▶ **AIM**: Rewrite the listing from the line containing "What is the measured" through its end, inclusive, with "separation" changed to "gap" and nothing else altered.
-------
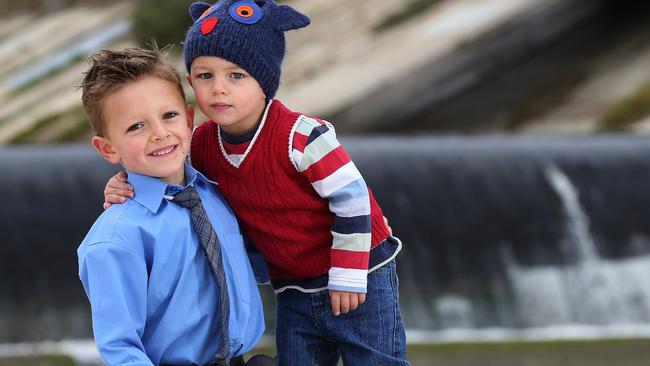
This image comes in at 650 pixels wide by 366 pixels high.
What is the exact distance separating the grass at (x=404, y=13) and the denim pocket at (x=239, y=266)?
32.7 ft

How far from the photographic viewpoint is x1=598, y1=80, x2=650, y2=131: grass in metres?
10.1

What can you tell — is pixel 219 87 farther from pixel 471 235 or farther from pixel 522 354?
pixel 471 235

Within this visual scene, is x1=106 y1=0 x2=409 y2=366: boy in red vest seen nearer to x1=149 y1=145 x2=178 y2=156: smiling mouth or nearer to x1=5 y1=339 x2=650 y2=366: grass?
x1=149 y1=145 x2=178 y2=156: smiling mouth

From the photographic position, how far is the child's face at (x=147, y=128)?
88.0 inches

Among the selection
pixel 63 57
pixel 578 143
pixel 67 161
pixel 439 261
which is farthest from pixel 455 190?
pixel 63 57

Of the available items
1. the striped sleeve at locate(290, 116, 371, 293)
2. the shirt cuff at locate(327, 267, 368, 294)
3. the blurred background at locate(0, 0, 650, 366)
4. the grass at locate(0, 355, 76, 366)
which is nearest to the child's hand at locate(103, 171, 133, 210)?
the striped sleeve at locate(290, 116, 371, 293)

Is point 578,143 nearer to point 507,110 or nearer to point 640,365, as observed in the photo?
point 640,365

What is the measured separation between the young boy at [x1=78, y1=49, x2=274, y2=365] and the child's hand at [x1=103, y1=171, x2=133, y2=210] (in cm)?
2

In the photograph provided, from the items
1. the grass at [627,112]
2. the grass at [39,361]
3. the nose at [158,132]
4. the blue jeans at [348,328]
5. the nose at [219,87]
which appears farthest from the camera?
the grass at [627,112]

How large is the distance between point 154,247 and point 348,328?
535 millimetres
-------
▶ **EXERCISE ANSWER**:
What is the measured gap between the young boy at [x1=78, y1=49, x2=274, y2=365] and the child's hand at [x1=103, y1=171, x2=133, y2=210] (in cm)?
2

In the photograph provided, from the items
1. the grass at [627,112]
2. the grass at [39,361]
3. the nose at [158,132]
4. the blue jeans at [348,328]
5. the nose at [219,87]
which appears farthest from the camera?
the grass at [627,112]

How large is the distance between point 154,247 and point 348,328?
535 millimetres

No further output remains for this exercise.